Below are several prompts that can be used by any member of the treatment court team. For example, a case manager during a case management session, probation officer during a reporting meeting, peer recovery support specialist during 1-1 interactions, or a judge during the court review session. 
  • Ask about the environment and other protective factors: “I know you’ve been having sleep problems. Can we help you talk to your family/roommates about that so they can support you? How can we support you in getting safer/more stable housing?”
  • Urge treatment for mental health challenges: “I hope you are getting help for problems like stress and depression and trauma – that can also help with sleep. And vice versa. Can we help you get the treatment you need?”
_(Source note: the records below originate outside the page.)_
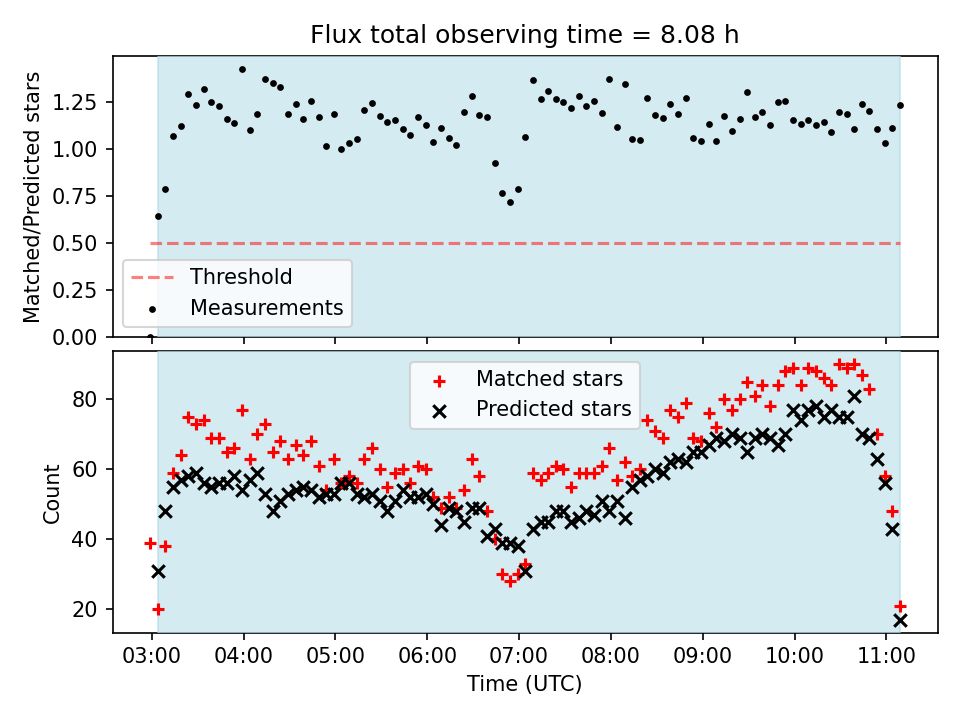 Flux total observing time = 8.08 h

Matched/Predicted stars

1.25
1.00
0.75
0.50
0.25
0.00

Threshold
Measurements

Matched stars
Predicted stars

Count

80
60
40
20

03:00
04:00
05:00
06:00
07:00
08:00
09:00
10:00
11:00

Time (UTC)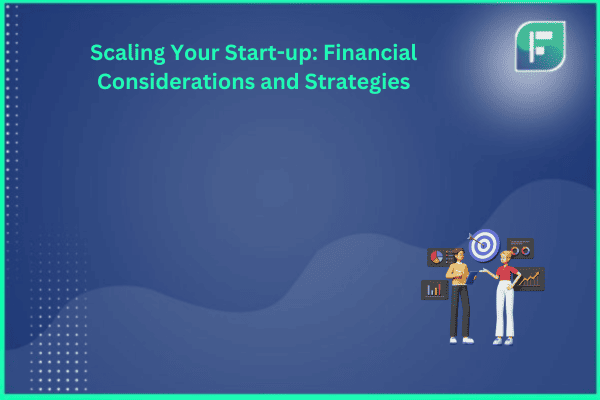 Scaling Your Start-up: Financial Considerations and Strategies

F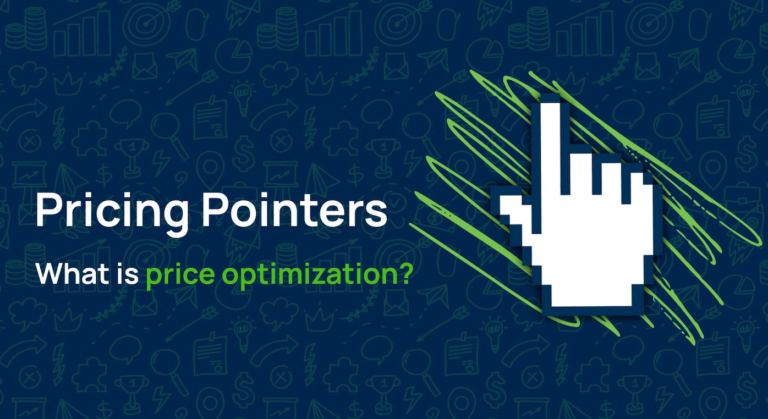 Pricing Pointers

What is price optimization?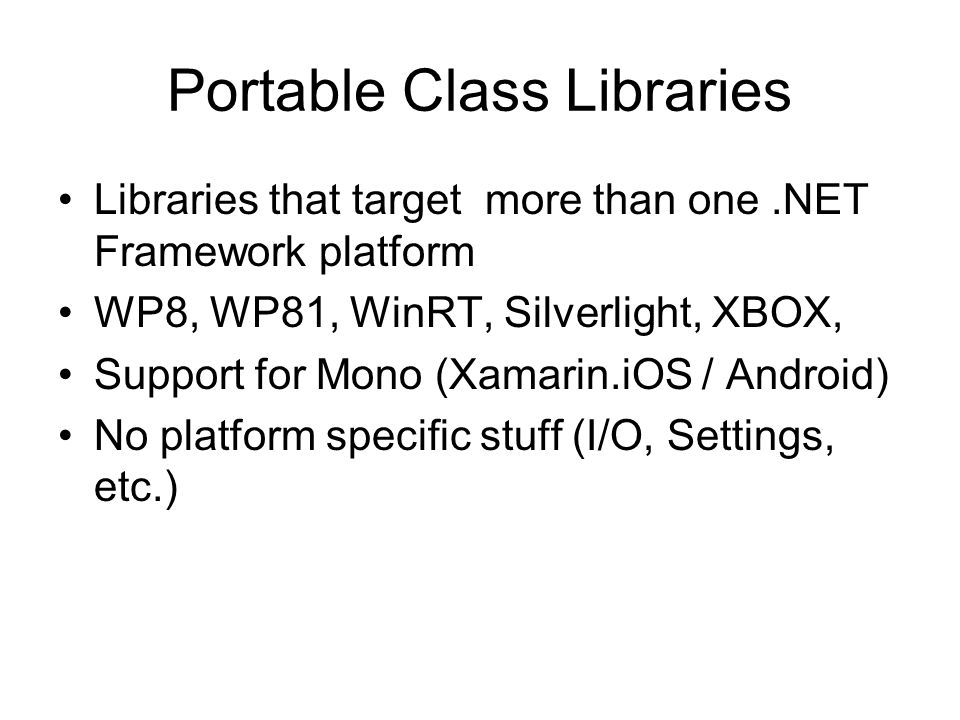 Portable Class Libraries

• Libraries that target more than one .NET Framework platform
• WP8, WP81, WinRT, Silverlight, XBOX,
• Support for Mono (Xamarin.iOS / Android)
• No platform specific stuff (I/O, Settings, etc.)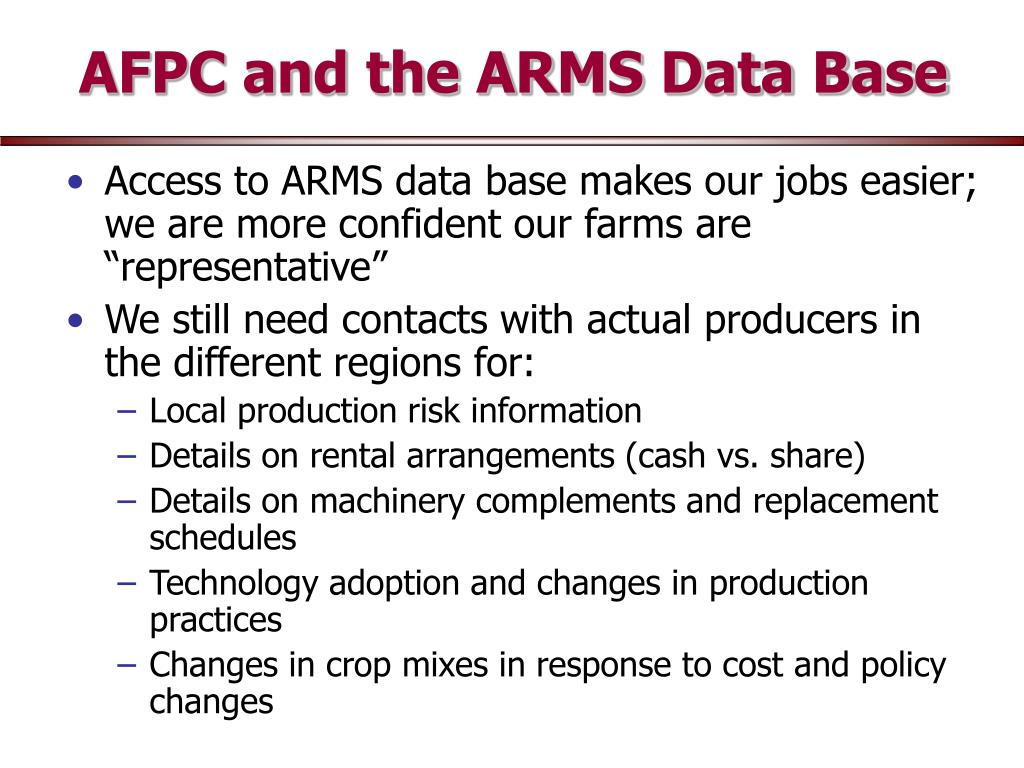 AFPC and the ARMS Data Base

• Access to ARMS data base makes our jobs easier; we are more confident our farms are “representative”
• We still need contacts with actual producers in the different regions for:
– Local production risk information
– Details on rental arrangements (cash vs. share)
– Details on machinery complements and replacement schedules
– Technology adoption and changes in production practices
– Changes in crop mixes in response to cost and policy changes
  • Help them use cognitive reminders to assist with everyday tasks that may be negatively impacted by lack of sleep: “It’s easy to forget what you’re doing if you haven’t had good sleep. Let’s review how a planner or calendar can help you stay organized? You can set reminders on your phone. I can help show you how to use one…”
  • Encourage them to decrease nicotine and alcohol use: “You wouldn’t think so, but tobacco, e-cigarettes, and alcohol can really mess with sleep. Is that something you want to think about or change?”
  • Ask about how they engage in physical activity: “I know how hard it is to get good sleep too. Walking during lunch has really helped. What sorts of physical activity do you engage in? When could you incorporate physical activity into your weekly schedule?”
  • Ask if clients are using any mindfulness apps or working on relaxation in therapy. “So, mindfulness and breathing differently really help some people relax and fall asleep. Have you talked about that with your counselor?”
  • Free, evidence-based apps such as iBreathe may be helpful.
  • Help clients develop a structured daily schedule that includes sleep. It will vary depending on employment (e.g., 3rd shift will be different from 2nd shift); parenting or other caregiving, etc.
  • Ask about how they can make their sleeping space and bedtime routine more supportive of sleep: “Can you control the lighting or noise level where you sleep? Can you put away your phone a half hour before bedtime?”
  • Offer cognitive behavior therapy for insomnia (CBT-i) as part of your menu of evidence-based treatment. Some of the above activities above are covered in more depth in CBT-i.
  • The U.S. Department of Veteran’s Affairs (VA) has developed CBT-i Coach, a free app that supplements healthcare treatment but can be used on its own https://mobile.va.gov/app/cbt-i-coach
Call to action:
Discussing disordered/dysregulated sleep is not practicing medicine. All members of the treatment court team should normalize disordered/dysregulated sleep, work to increase knowledge in this area, and actively work to support participants experiencing this issue.
Your treatment court team can take several steps to improving the program’s capacity to address the needs of participants. To this end, we would offer the following suggestions for specific action steps you can take:
  • Identify at least one medical doctor in your area with whom your team can refer individuals in need of routine medical exams, assessments for specific conditions, etc.
  • Identify at least one pharmacist in your area with whom you can consult regarding medication interactions and general questions regarding medications.
  • Build a relationship with a medical and/or pharmacy school in your area. Medical/pharmacy students could observe your treatment court planning and court sessions, as well as provide consultation.